### EXERCISE DESCRIPTION:
Write out the material below exactly, beginning at the line that contains "What is farthest from (1143,301)" and ending with its last line, both ends included; write nothing else.
Start RECORDS FOR THIS EXERCISE
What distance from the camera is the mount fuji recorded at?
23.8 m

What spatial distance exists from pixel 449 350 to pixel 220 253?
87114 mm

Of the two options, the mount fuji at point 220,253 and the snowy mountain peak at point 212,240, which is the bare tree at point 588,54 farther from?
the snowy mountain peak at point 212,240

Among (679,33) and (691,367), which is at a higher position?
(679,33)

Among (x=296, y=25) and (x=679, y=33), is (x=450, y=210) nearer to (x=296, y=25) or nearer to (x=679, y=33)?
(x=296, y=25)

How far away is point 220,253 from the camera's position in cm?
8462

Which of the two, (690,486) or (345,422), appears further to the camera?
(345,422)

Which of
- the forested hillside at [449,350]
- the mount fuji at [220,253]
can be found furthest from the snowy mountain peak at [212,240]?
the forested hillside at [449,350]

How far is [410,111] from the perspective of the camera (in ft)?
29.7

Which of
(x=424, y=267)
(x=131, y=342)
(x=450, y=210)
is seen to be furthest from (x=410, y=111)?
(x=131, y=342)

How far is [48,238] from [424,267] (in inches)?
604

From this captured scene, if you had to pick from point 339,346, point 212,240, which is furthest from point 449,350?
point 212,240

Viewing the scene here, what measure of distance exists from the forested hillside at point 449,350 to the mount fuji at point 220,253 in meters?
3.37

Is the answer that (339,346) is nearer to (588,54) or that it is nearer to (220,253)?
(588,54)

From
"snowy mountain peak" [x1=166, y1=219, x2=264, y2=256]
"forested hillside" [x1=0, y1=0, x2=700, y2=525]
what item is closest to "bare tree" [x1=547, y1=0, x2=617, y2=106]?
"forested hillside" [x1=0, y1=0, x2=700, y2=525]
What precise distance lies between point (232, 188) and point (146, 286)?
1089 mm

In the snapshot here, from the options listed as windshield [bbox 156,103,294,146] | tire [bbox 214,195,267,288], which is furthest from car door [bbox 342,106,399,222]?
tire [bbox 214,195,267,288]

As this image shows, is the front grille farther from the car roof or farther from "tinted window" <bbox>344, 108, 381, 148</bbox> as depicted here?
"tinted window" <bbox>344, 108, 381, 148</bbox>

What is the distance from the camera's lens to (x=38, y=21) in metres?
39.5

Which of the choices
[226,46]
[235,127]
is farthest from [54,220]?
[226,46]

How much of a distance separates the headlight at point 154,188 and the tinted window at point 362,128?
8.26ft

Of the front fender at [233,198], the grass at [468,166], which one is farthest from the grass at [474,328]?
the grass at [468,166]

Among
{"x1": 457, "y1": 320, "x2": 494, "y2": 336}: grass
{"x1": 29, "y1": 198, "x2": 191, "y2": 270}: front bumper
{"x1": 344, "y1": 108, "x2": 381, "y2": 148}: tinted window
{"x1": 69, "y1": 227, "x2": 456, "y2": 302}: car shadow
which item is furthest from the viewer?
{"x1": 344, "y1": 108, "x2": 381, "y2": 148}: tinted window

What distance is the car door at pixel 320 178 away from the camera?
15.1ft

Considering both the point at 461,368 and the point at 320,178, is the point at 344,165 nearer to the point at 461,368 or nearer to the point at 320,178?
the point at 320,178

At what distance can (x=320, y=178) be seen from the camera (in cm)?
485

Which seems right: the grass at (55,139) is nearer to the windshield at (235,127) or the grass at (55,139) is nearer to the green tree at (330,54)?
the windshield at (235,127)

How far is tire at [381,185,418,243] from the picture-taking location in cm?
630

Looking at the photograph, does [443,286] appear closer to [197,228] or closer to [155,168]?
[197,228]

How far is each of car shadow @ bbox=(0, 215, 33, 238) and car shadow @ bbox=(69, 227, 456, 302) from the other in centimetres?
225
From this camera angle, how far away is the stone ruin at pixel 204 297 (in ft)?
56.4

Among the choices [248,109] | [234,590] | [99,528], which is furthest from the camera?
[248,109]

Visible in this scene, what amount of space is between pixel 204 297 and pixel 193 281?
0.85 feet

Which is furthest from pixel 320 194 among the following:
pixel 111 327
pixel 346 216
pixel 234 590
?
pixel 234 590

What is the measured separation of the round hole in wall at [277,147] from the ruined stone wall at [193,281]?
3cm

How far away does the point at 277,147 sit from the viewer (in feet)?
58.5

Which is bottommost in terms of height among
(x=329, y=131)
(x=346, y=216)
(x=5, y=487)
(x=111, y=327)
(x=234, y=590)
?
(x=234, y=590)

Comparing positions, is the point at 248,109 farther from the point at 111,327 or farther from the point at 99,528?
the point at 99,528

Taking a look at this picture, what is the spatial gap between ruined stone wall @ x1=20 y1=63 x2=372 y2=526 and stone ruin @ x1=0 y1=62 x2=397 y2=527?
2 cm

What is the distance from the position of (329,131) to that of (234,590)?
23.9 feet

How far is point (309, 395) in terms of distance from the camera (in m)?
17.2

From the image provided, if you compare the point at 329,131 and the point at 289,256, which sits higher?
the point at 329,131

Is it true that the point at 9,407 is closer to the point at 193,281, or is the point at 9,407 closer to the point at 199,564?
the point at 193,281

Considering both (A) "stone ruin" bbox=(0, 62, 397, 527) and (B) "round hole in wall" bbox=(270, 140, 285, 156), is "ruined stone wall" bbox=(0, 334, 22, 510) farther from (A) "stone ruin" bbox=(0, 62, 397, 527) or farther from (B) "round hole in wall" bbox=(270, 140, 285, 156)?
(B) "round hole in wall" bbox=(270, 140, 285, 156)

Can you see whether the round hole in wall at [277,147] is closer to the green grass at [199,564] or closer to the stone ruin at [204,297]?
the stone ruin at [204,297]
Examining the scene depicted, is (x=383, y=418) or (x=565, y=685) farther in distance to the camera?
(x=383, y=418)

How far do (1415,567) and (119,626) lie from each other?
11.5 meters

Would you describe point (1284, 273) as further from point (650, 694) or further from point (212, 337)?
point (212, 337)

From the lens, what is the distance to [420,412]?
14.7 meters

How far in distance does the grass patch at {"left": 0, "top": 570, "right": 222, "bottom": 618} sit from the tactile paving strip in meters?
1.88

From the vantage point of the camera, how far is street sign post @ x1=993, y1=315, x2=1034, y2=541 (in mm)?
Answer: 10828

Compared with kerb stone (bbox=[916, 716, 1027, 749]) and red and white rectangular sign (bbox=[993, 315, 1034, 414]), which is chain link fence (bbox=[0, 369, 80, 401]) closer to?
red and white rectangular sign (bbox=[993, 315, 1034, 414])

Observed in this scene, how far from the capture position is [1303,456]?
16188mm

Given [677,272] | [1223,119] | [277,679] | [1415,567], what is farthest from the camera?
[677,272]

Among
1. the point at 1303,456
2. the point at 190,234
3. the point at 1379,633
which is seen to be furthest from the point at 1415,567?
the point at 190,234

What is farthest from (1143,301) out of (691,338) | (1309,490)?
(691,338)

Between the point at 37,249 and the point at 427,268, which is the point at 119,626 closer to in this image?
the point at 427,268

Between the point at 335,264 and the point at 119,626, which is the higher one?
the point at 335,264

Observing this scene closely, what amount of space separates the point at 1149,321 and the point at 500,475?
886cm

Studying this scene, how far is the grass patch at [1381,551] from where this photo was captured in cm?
End RECORDS FOR THIS EXERCISE
### FINAL RESULT:
What is farthest from (1143,301) out of (691,338) | (1309,490)?
(691,338)

Between the point at 37,249 and the point at 427,268, which is the point at 119,626 closer to in this image?
the point at 427,268

Between the point at 335,264 and the point at 119,626, which is the higher one?
the point at 335,264

Observing this scene closely, what amount of space separates the point at 1149,321 and the point at 500,475?
886cm

Studying this scene, how far is the grass patch at [1381,551] from where this photo was captured in cm?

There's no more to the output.